Why connect a car?
Asking such a basic question almost seems naive: Why does anyone need to connect a car to anything?
Follow up questions include: To what is the connected car connected? What information is it supposed to send and receive? What convenience, if any, will connectivity bring to drivers and passengers.
"Connected" generally means the car is connected to the Internet, a.k.a. the cloud.
For carmakers, the connectivity can be a goldmine. Juliussen told us connecting the car makes possible "remote diagnostics, ECU software updates, and ECU software corrections." Not only will remote diagnostics mean convenience to owners and carmakers alike, but it could also mean a lucrative business in selling software services to car owners.
The connected car can also offer location data in case of accidents or natural disasters. Connectivity helps with stolen vehicle tracking and automatic collision notification. This is good for carmakers, owners, and government agencies.

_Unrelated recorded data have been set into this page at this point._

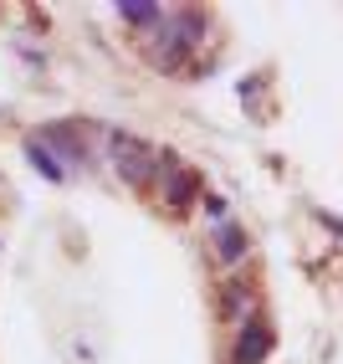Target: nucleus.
Listing matches in <instances>:
<instances>
[{"label": "nucleus", "mask_w": 343, "mask_h": 364, "mask_svg": "<svg viewBox=\"0 0 343 364\" xmlns=\"http://www.w3.org/2000/svg\"><path fill=\"white\" fill-rule=\"evenodd\" d=\"M159 190H164V205H169V210H190V205H195V190H200V180H195L169 149H159Z\"/></svg>", "instance_id": "3"}, {"label": "nucleus", "mask_w": 343, "mask_h": 364, "mask_svg": "<svg viewBox=\"0 0 343 364\" xmlns=\"http://www.w3.org/2000/svg\"><path fill=\"white\" fill-rule=\"evenodd\" d=\"M103 139H108V159H113L118 175H124V185L143 190V185L154 180V169H159V149H149V144H138V139L118 134V129H103Z\"/></svg>", "instance_id": "2"}, {"label": "nucleus", "mask_w": 343, "mask_h": 364, "mask_svg": "<svg viewBox=\"0 0 343 364\" xmlns=\"http://www.w3.org/2000/svg\"><path fill=\"white\" fill-rule=\"evenodd\" d=\"M26 159L36 164V175H41V180H52V185H62V180H67V164L46 154V144H41V139H31V144H26Z\"/></svg>", "instance_id": "7"}, {"label": "nucleus", "mask_w": 343, "mask_h": 364, "mask_svg": "<svg viewBox=\"0 0 343 364\" xmlns=\"http://www.w3.org/2000/svg\"><path fill=\"white\" fill-rule=\"evenodd\" d=\"M246 252H251L246 231H241L236 221H215V257H220V262H226V267H236Z\"/></svg>", "instance_id": "5"}, {"label": "nucleus", "mask_w": 343, "mask_h": 364, "mask_svg": "<svg viewBox=\"0 0 343 364\" xmlns=\"http://www.w3.org/2000/svg\"><path fill=\"white\" fill-rule=\"evenodd\" d=\"M41 144H46V149H62L72 164H82L87 159V149H82V144H77V129H72V124H46L41 134H36Z\"/></svg>", "instance_id": "6"}, {"label": "nucleus", "mask_w": 343, "mask_h": 364, "mask_svg": "<svg viewBox=\"0 0 343 364\" xmlns=\"http://www.w3.org/2000/svg\"><path fill=\"white\" fill-rule=\"evenodd\" d=\"M317 221H323V226H328V231H333V236L343 241V221H338V215H328V210H317Z\"/></svg>", "instance_id": "11"}, {"label": "nucleus", "mask_w": 343, "mask_h": 364, "mask_svg": "<svg viewBox=\"0 0 343 364\" xmlns=\"http://www.w3.org/2000/svg\"><path fill=\"white\" fill-rule=\"evenodd\" d=\"M205 210L215 215V221H226V196H205Z\"/></svg>", "instance_id": "10"}, {"label": "nucleus", "mask_w": 343, "mask_h": 364, "mask_svg": "<svg viewBox=\"0 0 343 364\" xmlns=\"http://www.w3.org/2000/svg\"><path fill=\"white\" fill-rule=\"evenodd\" d=\"M205 11H195V6H185V11H169V21L149 36L154 41V57H159V67L164 72H180L190 57H195V46L205 41Z\"/></svg>", "instance_id": "1"}, {"label": "nucleus", "mask_w": 343, "mask_h": 364, "mask_svg": "<svg viewBox=\"0 0 343 364\" xmlns=\"http://www.w3.org/2000/svg\"><path fill=\"white\" fill-rule=\"evenodd\" d=\"M220 313H231V318H256V313H251V293L241 282H226V293H220Z\"/></svg>", "instance_id": "9"}, {"label": "nucleus", "mask_w": 343, "mask_h": 364, "mask_svg": "<svg viewBox=\"0 0 343 364\" xmlns=\"http://www.w3.org/2000/svg\"><path fill=\"white\" fill-rule=\"evenodd\" d=\"M266 354H272V328H266L261 318H246L236 333V349H231V364H261Z\"/></svg>", "instance_id": "4"}, {"label": "nucleus", "mask_w": 343, "mask_h": 364, "mask_svg": "<svg viewBox=\"0 0 343 364\" xmlns=\"http://www.w3.org/2000/svg\"><path fill=\"white\" fill-rule=\"evenodd\" d=\"M118 16H124L129 26L149 31V36H154V31L164 26V21H169V11H164V6H118Z\"/></svg>", "instance_id": "8"}]
</instances>
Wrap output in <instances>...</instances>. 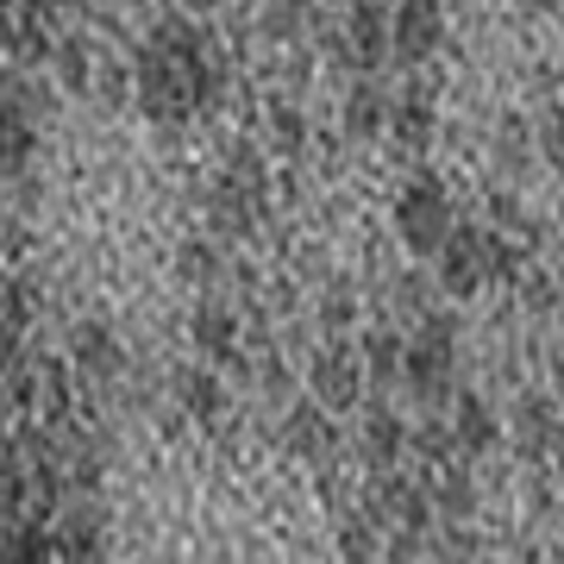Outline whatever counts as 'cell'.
<instances>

For those in the car, the connected car has several advantages. Connectivity allows reception of safety and security services, navigation data, voice communication, and SMS. Drivers could even -- God forbid -- update Facebook pages and tweet at 70 mph. More importantly, though, connectivity allows carmakers to respond to growing expectations among drivers to use smartphone apps in the car.
Passenger demands are also changing connectivity requirements. Passengers want rear-seat and front-seat entertainment, so that they can play games, audio, and video, by downloading content not just from their own devices, but also from the cloud.